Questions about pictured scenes
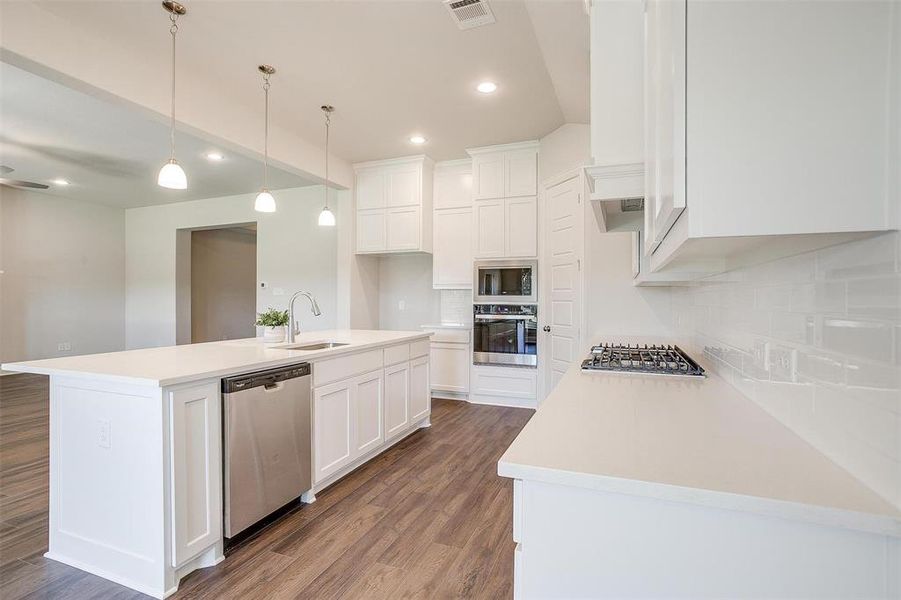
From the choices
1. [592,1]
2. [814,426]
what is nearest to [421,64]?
[592,1]

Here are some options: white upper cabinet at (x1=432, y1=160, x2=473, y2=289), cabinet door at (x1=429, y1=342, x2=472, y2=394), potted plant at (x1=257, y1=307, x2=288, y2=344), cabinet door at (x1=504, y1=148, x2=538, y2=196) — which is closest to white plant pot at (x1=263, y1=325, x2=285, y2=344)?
potted plant at (x1=257, y1=307, x2=288, y2=344)

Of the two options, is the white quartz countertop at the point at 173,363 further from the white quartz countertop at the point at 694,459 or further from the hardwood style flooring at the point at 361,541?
the white quartz countertop at the point at 694,459

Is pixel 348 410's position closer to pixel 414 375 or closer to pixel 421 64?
pixel 414 375

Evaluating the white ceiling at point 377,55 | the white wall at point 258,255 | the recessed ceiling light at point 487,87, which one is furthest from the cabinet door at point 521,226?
the white wall at point 258,255

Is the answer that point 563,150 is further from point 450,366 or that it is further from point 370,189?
point 450,366

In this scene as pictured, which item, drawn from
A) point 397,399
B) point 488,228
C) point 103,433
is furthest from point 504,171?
point 103,433

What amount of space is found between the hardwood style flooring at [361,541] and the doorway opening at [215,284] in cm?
421

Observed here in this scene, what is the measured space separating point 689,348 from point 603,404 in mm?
1542

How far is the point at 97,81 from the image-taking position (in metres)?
2.47

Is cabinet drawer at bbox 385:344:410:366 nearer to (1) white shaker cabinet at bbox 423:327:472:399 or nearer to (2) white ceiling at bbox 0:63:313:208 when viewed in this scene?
(1) white shaker cabinet at bbox 423:327:472:399

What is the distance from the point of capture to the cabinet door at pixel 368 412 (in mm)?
2826

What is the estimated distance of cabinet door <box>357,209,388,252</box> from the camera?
5.02 m

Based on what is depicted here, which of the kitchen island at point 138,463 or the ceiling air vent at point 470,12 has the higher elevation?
the ceiling air vent at point 470,12

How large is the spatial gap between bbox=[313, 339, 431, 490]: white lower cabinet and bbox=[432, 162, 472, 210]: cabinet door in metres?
1.97
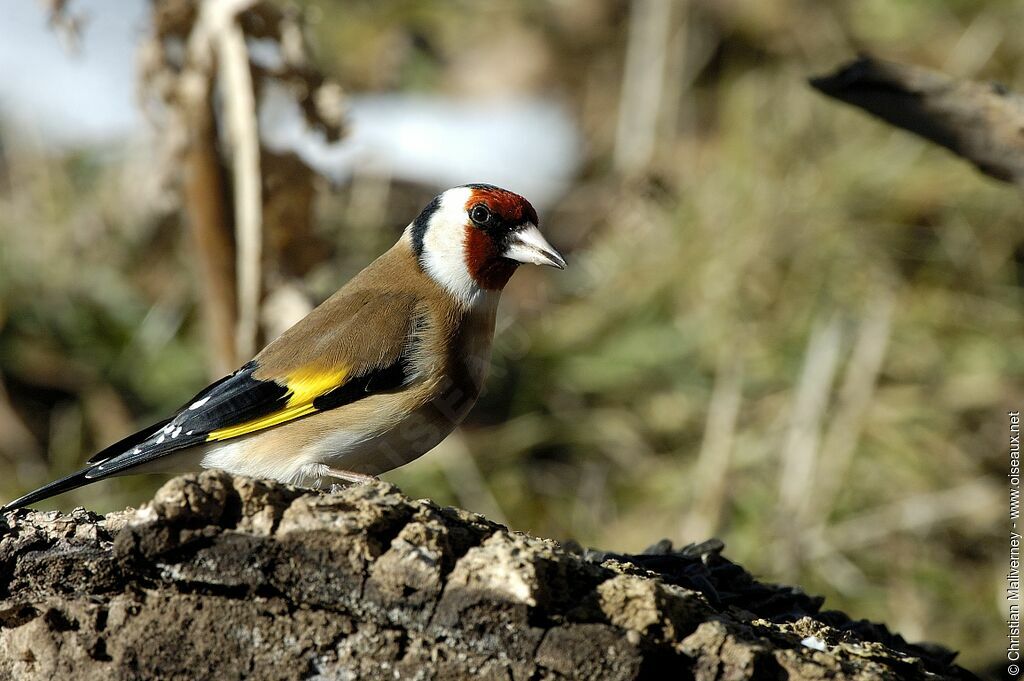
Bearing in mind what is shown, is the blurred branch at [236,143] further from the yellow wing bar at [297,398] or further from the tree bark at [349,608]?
the tree bark at [349,608]

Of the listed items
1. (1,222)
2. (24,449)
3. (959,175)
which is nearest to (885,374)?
(959,175)

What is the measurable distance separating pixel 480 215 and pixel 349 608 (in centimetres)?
155

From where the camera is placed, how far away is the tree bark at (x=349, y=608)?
74.6 inches

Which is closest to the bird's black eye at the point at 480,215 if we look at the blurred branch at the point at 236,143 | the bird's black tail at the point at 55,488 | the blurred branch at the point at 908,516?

• Problem description: Copy out word for word every line from the one containing "From where the" through the end of the items, both ends included.

• Task response:
From where the camera is placed, how far away is the tree bark at (x=349, y=608)?
74.6 inches

Which is closest to the bird's black eye at the point at 480,215 if we look at the blurred branch at the point at 236,143 | the bird's black tail at the point at 55,488 | the blurred branch at the point at 908,516?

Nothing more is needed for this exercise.